“Wahai orang-orang yang beriman! Jadilah kamu sebagai penegak keadilan karena Allah, (ketika) menjadi saksi dengan adil. Dan janganlah kebencianmu terhadap sesuatu kaum mendorong kamu untuk berlaku tidak adil. Berlaku adillah, karena adil itu lebih dekat kepada takwa.” (QS Al-Maidah: 8).
Nabi Muhammad merupakan sosok yang menegakkan keadilan bagi semua; untuk dirinya, keluarganya, sahabat-sahabatnya, dan umat Islam secara keseluruhan. Keadilan yang dijunjungnya bukan hanya sekadar prinsip, melainkan sebuah hukum yang harus diterapkan dalam setiap situasi. Perbedaan agama, suku, ras, maupun etnis tidak menghalangi beliau untuk berlaku adil. Dalam sebuah hadits, Nabi Muhammad bersabda, “Demi Allah, seandainya Fatimah putri Muhammad mencuri, aku pasti memotong tangannya.” Pernyataan ini menegaskan bahwa keadilan harus ditegakkan tanpa pandang bulu.
Beliau tidak hanya menegakkan keadilan untuk umat Muslim, tetapi juga kepada mereka yang berbeda keyakinan. Dalam kasus perselisihan antara Muslim dan non-Muslim, Nabi Muhammad akan melihat siapa yang bersalah dan memberikan hukuman yang setimpal.

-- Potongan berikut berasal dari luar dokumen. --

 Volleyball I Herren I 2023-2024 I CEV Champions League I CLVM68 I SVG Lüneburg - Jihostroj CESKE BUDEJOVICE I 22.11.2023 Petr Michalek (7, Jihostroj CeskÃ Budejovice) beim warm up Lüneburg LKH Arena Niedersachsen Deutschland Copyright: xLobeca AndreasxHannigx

Dalam buku “Akhlak Rasul Menurut Al-Bukhari dan Muslim” (Abdul Mun’im al-Hasyimi, 2018), diceritakan bahwa seorang Yahudi membunuh sahabat Nabi, Abdullah bin Sahl al-Anshari. Setelah diinvestigasi, memang terbukti bahwa sang Yahudi bersalah. Sesuai ketentuan yang berlaku saat itu, pelaku pembunuhan diwajibkan membayar denda sebanyak 100 ekor unta betina. Nabi Muhammad meminta pelaku untuk membayar denda tersebut tanpa meminta lebih, meskipun pada saat itu para sahabat sangat membutuhkan unta jantan untuk memperkuat pasukan Islam.

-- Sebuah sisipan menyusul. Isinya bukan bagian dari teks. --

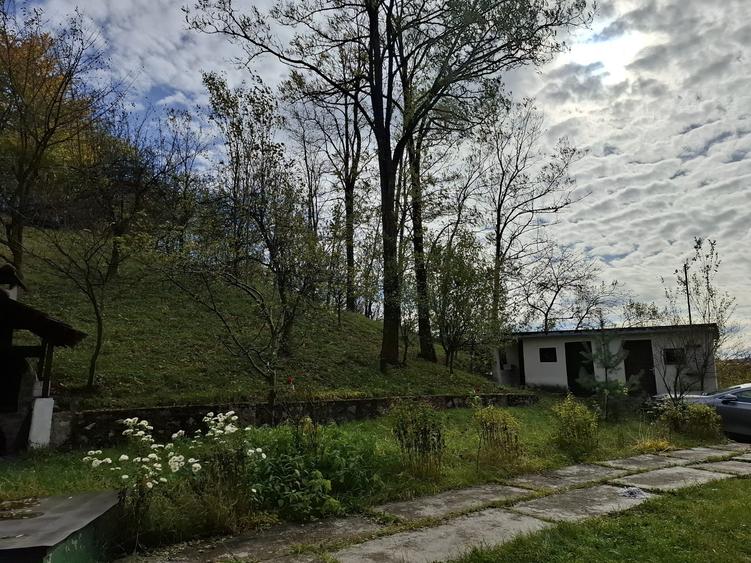 Casă individuală cu 3 camere cu Teren 747 Mp în Bughea de Jos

Sikap adil Nabi Muhammad seharusnya menjadi panutan bagi seluruh umat Islam dalam berinteraksi dengan siapapun, termasuk non-Muslim. Sesuai firman Allah, kebencian tidak seharusnya menjadi alasan untuk berbuat tidak adil. Keadilan adalah nilai utama yang harus dijunjung tinggi dalam setiap aspek kehidupan.